Frühlings-Krokus (Crocus vernus)
In unserer Umgebung  in der freien Natur blühten vor zwei Jahren auf den Wiesen, wo der Schnee kurz vorher restlos geschmolzen war, sehr viele dieser Frühlings-Krokusse. Ganze Feder waren zu einem weissen Meer von Blumen verwandelt und folgte so dem Weiss des Schnees. Im letzten Jahr war davon fast nichts zu sehen und in diesem Jahr fanden wir nur an einzelnen Stellen diese kleinen und diskreten Frühlingsblumen. Offenbar ist das von Jahr zu Jahr unterschiedlich. Auf unserer Wanderung heute haben wir sie auch gelegentlich begegnet, aber jeweils nur in kleinen Gruppen. Die allermeisten Blüten waren geschlossen, nur hier fand ich eine kleine Schar mit offenen Blüten. So, wie ich gelesen hatte, reagieren sie sehr empfindlich auf Temperaturschwankungen. An diesem Ort gab es keinen Schatten und am Himmel war keine einzige Wolke zu sehen. So haben wir also auch heute neue Frühlingsboten gefunden.

 

Neuer Ausblick

Neuer Ausblick
Wir haben vor ein paar Tagen etwas aus Zufall einen neuen Pfad entdeckt. Wir waren nämlich auf der Suche nach einer Alternative, nicht immer auf der oft viel befahrenen Strasse entlang zu marschieren. Die meisten Autofahrer respektieren die Fussgänger, aber immer wieder gibts auch solche, die mit ihren Gedanken wohl an einem anderen Ort sind.

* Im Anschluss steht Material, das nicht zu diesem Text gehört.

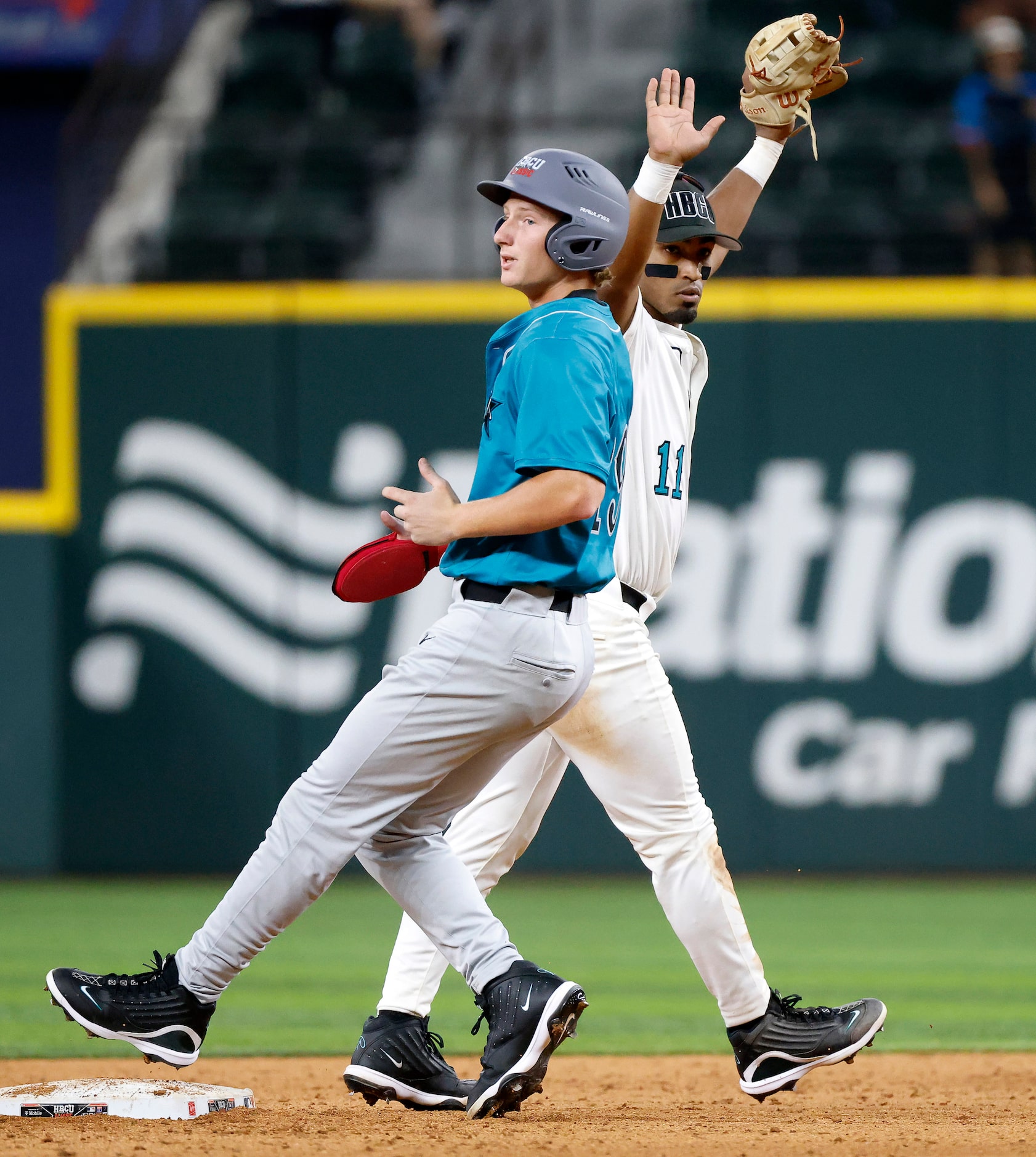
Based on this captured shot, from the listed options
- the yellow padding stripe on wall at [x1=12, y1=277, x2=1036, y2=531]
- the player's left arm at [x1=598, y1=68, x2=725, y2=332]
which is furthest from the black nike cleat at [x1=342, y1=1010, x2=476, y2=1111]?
the yellow padding stripe on wall at [x1=12, y1=277, x2=1036, y2=531]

Auf unserem heutigen Rundgang haben wir wieder diesen Pfad gewählt und erkennen können, dass dieser einen wunderschönen Ausblick bietet. Die zwei Bäume im Vordergrund mit einem Nachbardorf und den jetzt noch verschneiten Bergen in der Ferne dazwischen gefällt uns sehr gut. Da kann man einfach ein paar Minuten stehen bleiben und all die Details bewundern, die die Landschaft bietet. Wenn die Bäume im Laub stehen werden, wird sich der Aussicht sicher verändern, aber sicher trotzdem etwas von Weite in den Bergen vermitteln.